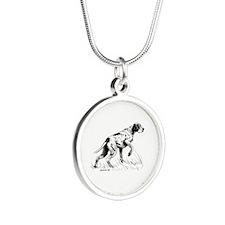 Pointer Silver Round Necklace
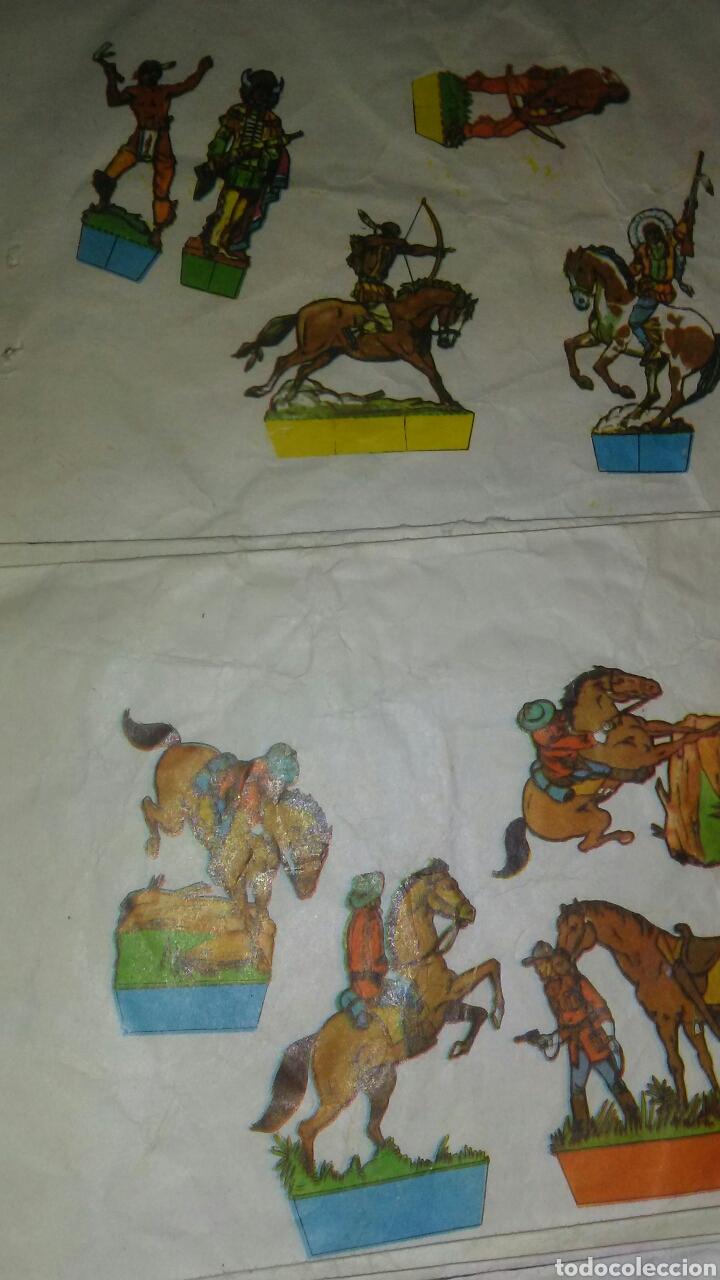 Coleccionismo Recortables: 10 sobres sorpresa vacios ,con recortable de soldados en la parte posterior. - Foto 5 - 201618480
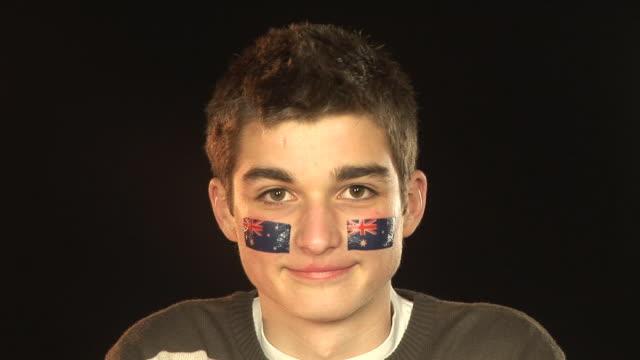 vídeos de stock e filmes b-roll de patriótica do sexo masculino sorridente australiano-hd & pal - soccer supporter portrait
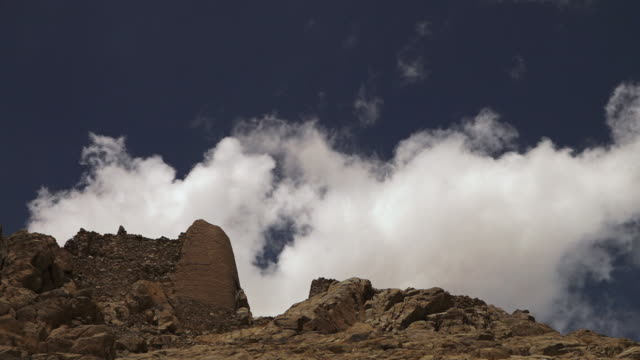 vídeos de stock e filmes b-roll de wools of white clouds moving  on himalayas sky - exposto ao ar
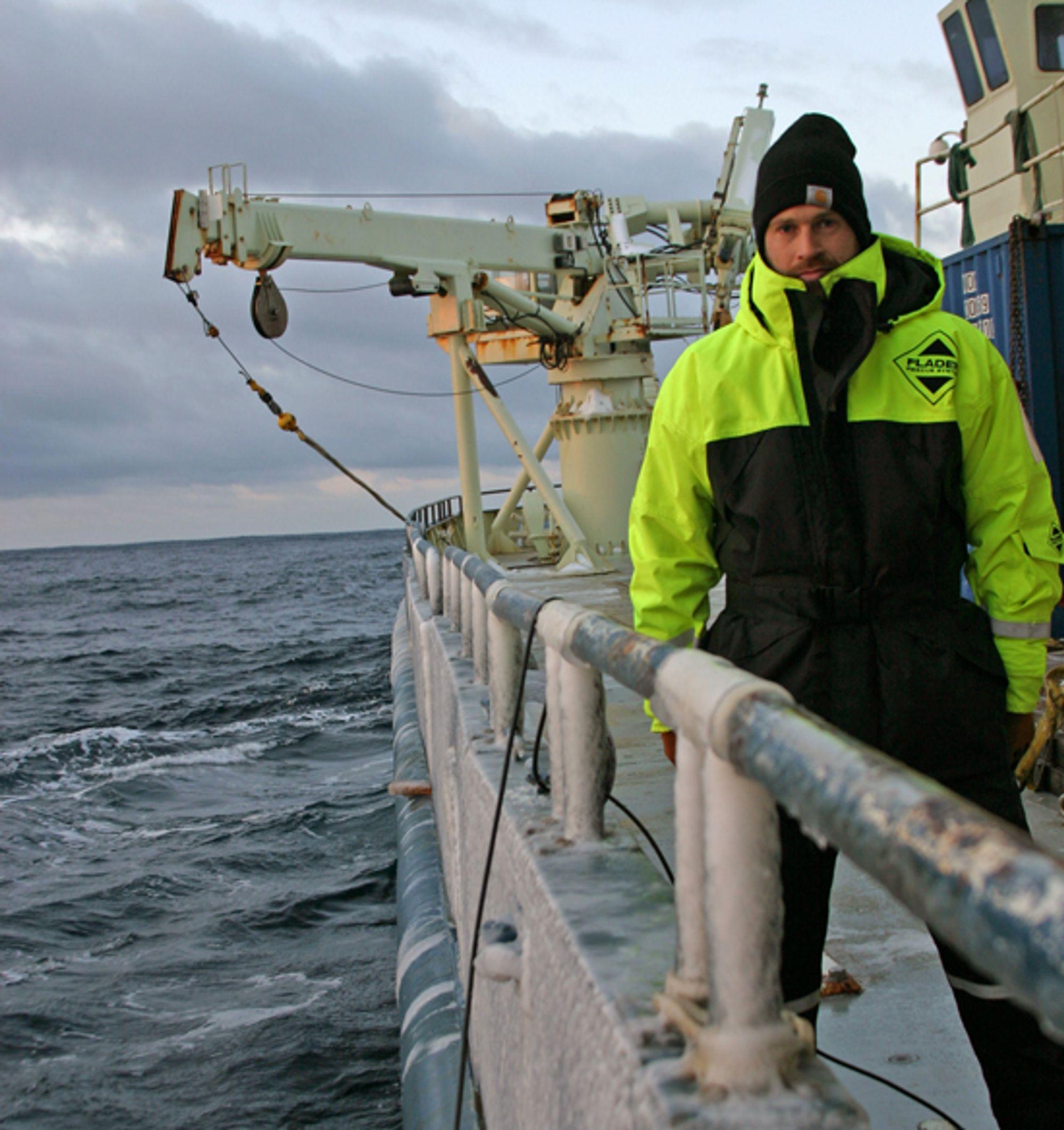 PÅ FORSKNINGSTOKT: Dr. Kjetil Va°ge er blant deltakerne i den seneste ekspedisjonen som skal undersøke Nordislandsjeten.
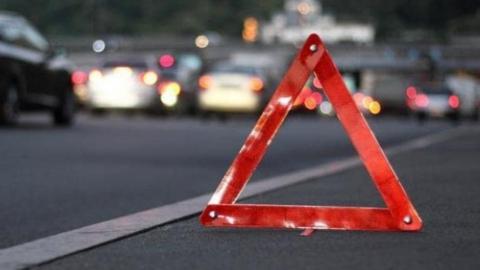 Пьяный водитель на иномарке разбил «Приору»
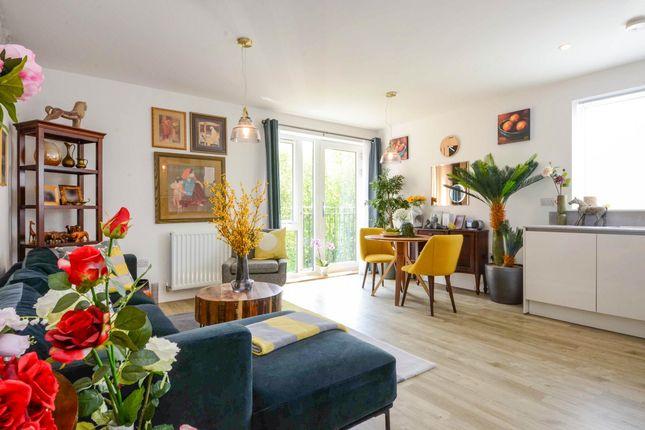 2 bed flat to rent in Barnes Wallis Way, Bricket Wood, St. Albans AL2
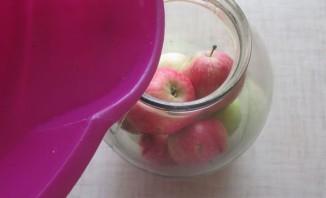 Яблоки консервированные целиком - фото шаг 5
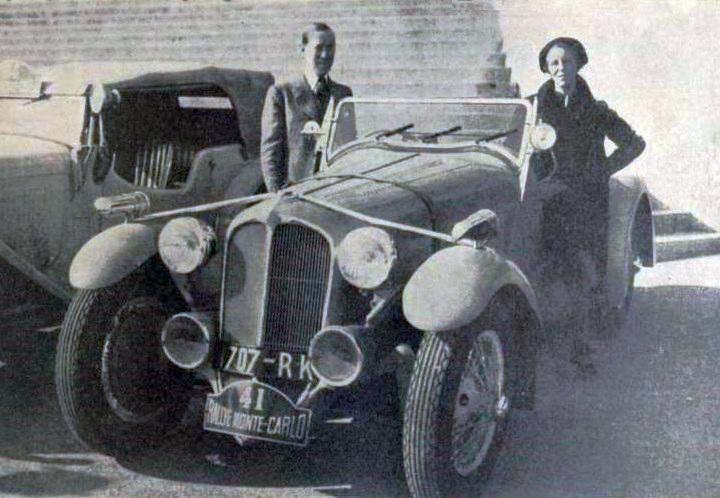 Laury_et_Lucy_Schell,_deuxièmes_du_rallye_Monte-Carlo_1936_sur_Delahaye_18CV_Sport_6_cylindres,_à_2-5e_de_seconde_du_premier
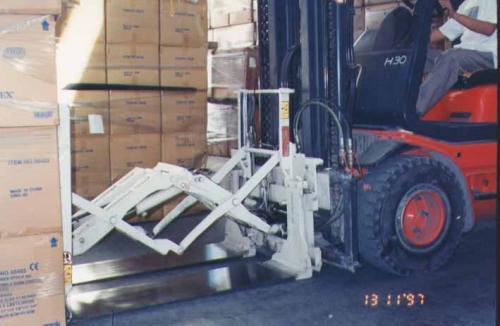 Përdorimi tërheqës Forklift Pull Attachment në industrinë e pajisjeve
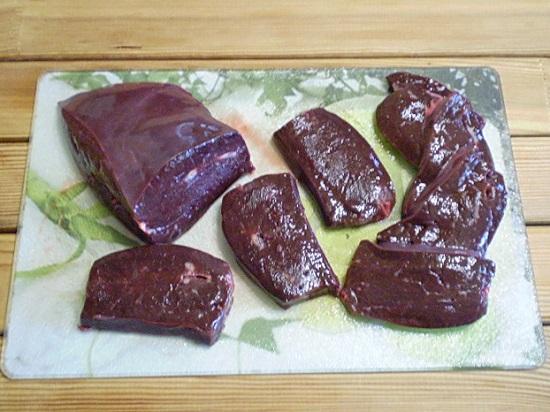 Нарезаем печень кусочками толщиной около 0,6 мм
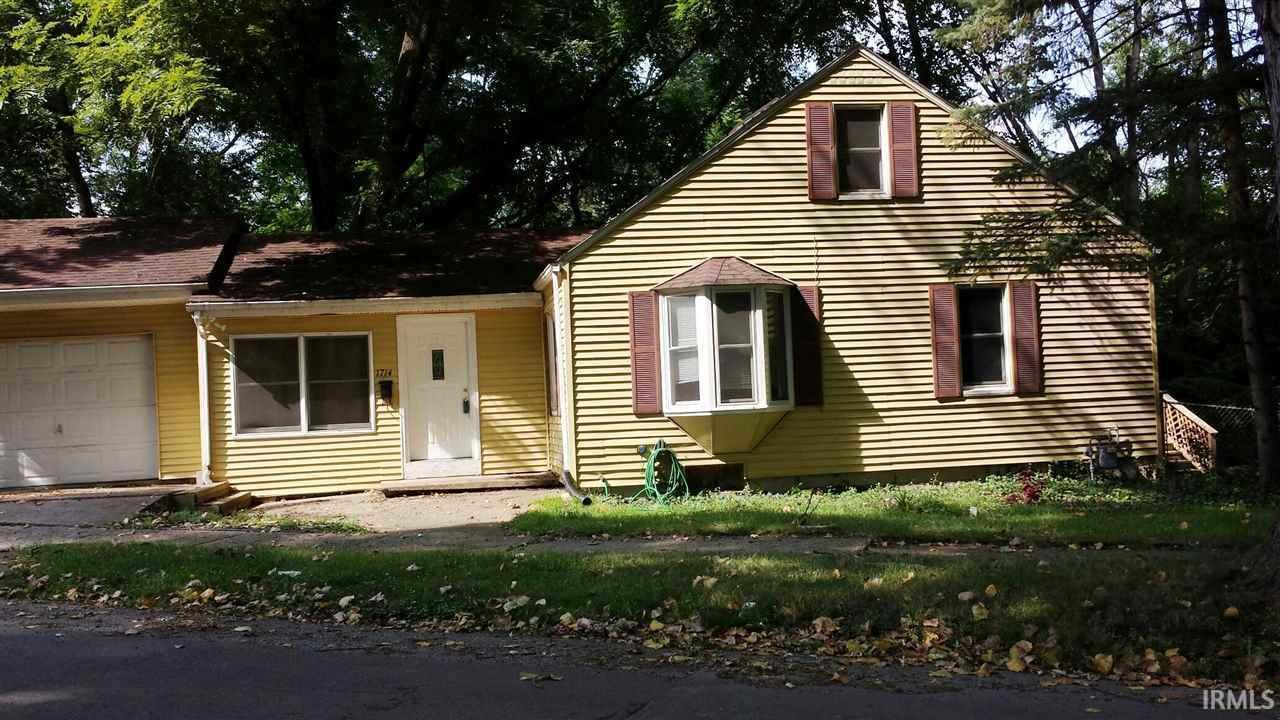 1714  Kessler South Bend, IN 46616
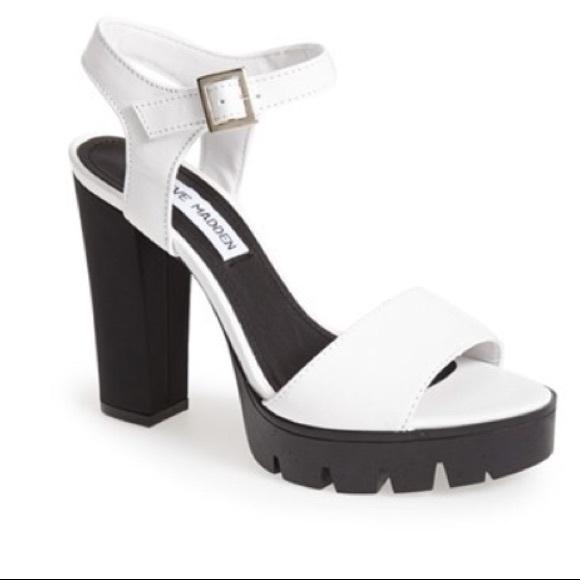df172dfcd41c Steve Madden Traviss chunky heel sandal. M 5b71b1c8a31c33fce31701ac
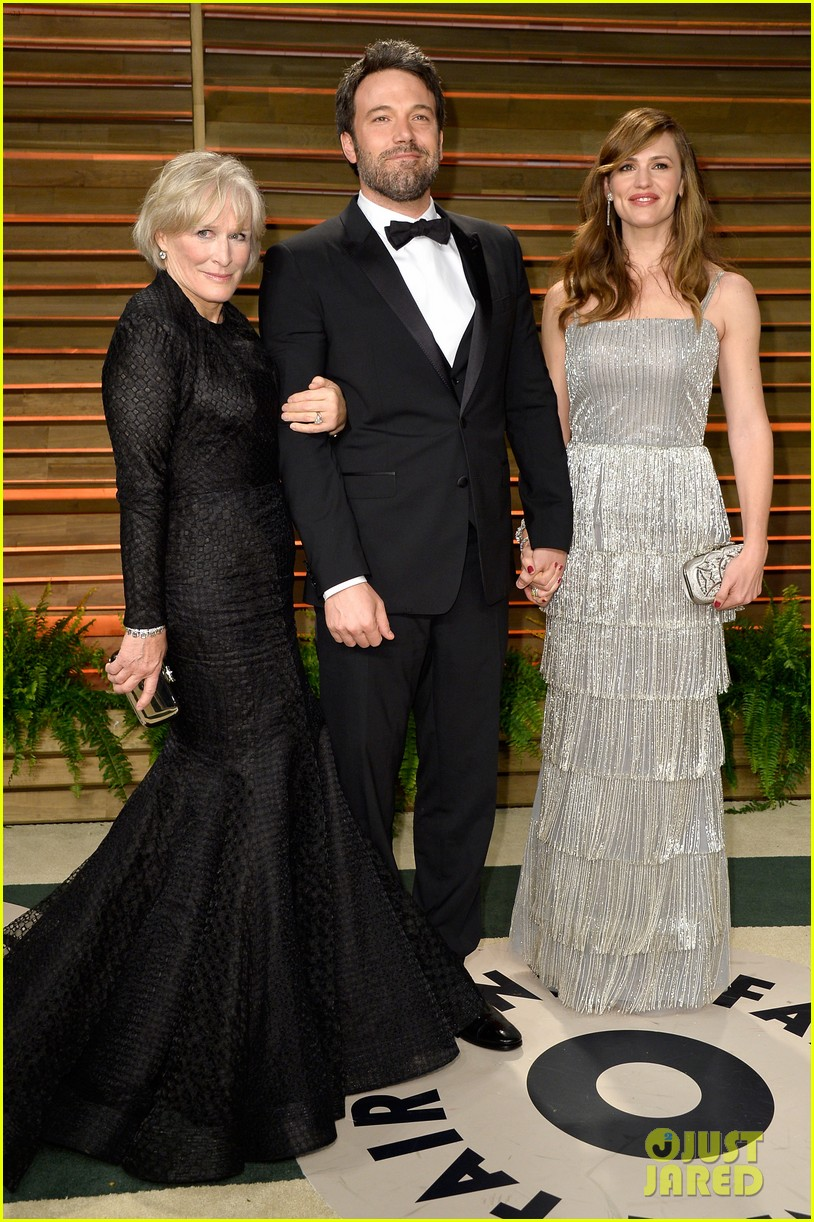 ben affleck skips oscars 2014 attends vanity fair party with jennifer garner 03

--------------------------------------------------

#### WHAT YOU HAVE TO DO
Return exactly the lines above, from the one with "2 bed flat to" up to and including the one with "Laury_et_Lucy_", and include no pictures.

#### OUTPUT
 2 bed flat to rent in Barnes Wallis Way, Bricket Wood, St. Albans AL2
 Яблоки консервированные целиком - фото шаг 5
 Laury_et_Lucy_Schell,_deuxièmes_du_rallye_Monte-Carlo_1936_sur_Delahaye_18CV_Sport_6_cylindres,_à_2-5e_de_seconde_du_premier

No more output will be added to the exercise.